== Passage to read ==

■ ■ ■

The inside high-pressure cylinder had a slide valve below, while the two outside low-pressure cylinders had balanced slide valves above. The cylinder ratio was 1 to 2.45. The outside cranks were placed 90 degrees apart, while the middle inside crank was placed at 135 degrees from each of the outer two. All three cylinders actuated the middle coupled axle and their valves were actuated from this axle by an eccentric for the inside cylinder and two return cranks for the outer cylinders. The exhaust from the high-pressure cylinder passed directly into a large steam chest common to both low-pressure cylinders, which eliminated the need for a receiver pipe.

==Performance==
During 1907, extensive comparative tests were carried out with the Compound Karoo and a simplex two-cylinder locomotive, Karoo Class no. 907. Initial results showed that, while the compound locomotive displayed no marked economy of fuel over the simplex, it ran with remarkable steadiness and could take a heavy train up a long continuous grade at a much higher speed than the simplex. With the direct admission of boiler steam into the low-pressure cylinders in semi-compound mode, the engine started without difficulty, without fail.

After having been in service for two years, however, experienced drivers of the Compound Karoo reported that, if treated and handled properly, the compound locomotive could outperform the simplex in terms of power as well as fuel and water consumption. In 1909, Beatty could report that the engine showed a coal economy of 8% in comparison with the simplex, doing the same work. One driver described how the judicious use of semi-compound mode on heavy grades, injecting high-pressure steam in the low-pressure cylinders, enhanced the locomotive's performance, and how the life of the high-pressure big-end bearings, which initially proved troublesome, could be prolonged by mixing castor oil in with the regular oil which was used on all the bearings and the valve motion.

■ ■ ■

== Collected data ==
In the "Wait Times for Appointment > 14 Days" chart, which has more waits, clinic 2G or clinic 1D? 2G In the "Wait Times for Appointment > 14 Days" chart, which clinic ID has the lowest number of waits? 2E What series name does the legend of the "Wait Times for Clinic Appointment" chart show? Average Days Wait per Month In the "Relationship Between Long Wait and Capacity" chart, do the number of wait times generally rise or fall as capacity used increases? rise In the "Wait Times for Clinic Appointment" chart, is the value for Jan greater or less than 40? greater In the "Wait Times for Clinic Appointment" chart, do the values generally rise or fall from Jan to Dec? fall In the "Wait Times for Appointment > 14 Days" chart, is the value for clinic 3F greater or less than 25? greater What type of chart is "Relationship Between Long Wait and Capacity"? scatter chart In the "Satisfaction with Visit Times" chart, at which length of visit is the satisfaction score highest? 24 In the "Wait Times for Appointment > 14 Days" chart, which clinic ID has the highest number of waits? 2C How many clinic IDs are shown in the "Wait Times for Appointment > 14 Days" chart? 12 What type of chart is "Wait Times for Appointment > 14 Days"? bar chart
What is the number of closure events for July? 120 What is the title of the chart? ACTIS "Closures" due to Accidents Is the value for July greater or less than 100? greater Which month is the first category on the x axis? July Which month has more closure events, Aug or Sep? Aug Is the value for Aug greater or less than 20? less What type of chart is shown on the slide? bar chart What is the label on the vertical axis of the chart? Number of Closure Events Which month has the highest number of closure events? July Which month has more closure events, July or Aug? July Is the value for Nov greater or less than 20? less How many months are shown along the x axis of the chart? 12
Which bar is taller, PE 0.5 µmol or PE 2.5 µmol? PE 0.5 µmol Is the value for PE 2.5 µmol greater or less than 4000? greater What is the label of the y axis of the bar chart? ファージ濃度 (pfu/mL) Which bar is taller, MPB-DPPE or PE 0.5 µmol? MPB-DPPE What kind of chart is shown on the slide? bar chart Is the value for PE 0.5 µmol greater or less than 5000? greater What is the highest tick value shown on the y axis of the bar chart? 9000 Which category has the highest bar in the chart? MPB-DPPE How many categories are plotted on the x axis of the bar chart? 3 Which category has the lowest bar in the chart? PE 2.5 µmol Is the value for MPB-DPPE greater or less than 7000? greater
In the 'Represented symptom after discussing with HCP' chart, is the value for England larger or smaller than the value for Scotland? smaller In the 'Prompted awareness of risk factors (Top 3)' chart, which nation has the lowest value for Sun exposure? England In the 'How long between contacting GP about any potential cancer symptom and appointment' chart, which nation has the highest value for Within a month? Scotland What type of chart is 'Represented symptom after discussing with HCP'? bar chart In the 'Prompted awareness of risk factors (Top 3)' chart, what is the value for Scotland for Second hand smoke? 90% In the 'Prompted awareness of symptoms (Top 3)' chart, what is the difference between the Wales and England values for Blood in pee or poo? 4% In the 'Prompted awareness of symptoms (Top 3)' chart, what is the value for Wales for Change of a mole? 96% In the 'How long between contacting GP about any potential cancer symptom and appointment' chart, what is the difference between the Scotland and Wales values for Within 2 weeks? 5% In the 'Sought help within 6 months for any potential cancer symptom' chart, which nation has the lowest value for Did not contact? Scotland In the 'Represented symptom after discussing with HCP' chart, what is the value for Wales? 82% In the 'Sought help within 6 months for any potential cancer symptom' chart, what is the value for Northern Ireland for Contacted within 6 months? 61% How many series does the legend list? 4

■ ■ ■

== Problems and tasks ==
**a.** According to the Compound Karoo passage, what coal economy did Beatty report for the engine in 1909 compared with the simplex?
**b.** Set down word for word the part of the Compound Karoo passage that opens with the words containing "After having been" and closes with "the valve motion.".
**c.** Render this sentence from the Compound Karoo passage in Spanish: "The outside cranks were placed 90 degrees apart, while the middle inside crank was placed at 135 degrees from each of the outer two."
You can set the listing aside.

== Solved problems ==
**a.** A coal economy of 8%, doing the same work.

**b.**
After having been in service for two years, however, experienced drivers of the Compound Karoo reported that, if treated and handled properly, the compound locomotive could outperform the simplex in terms of power as well as fuel and water consumption. In 1909, Beatty could report that the engine showed a coal economy of 8% in comparison with the simplex, doing the same work. One driver described how the judicious use of semi-compound mode on heavy grades, injecting high-pressure steam in the low-pressure cylinders, enhanced the locomotive's performance, and how the life of the high-pressure big-end bearings, which initially proved troublesome, could be prolonged by mixing castor oil in with the regular oil which was used on all the bearings and the valve motion.

**c.** Las manivelas exteriores estaban colocadas a 90 grados entre sí, mientras que la manivela interior central estaba colocada a 135 grados de cada una de las dos exteriores.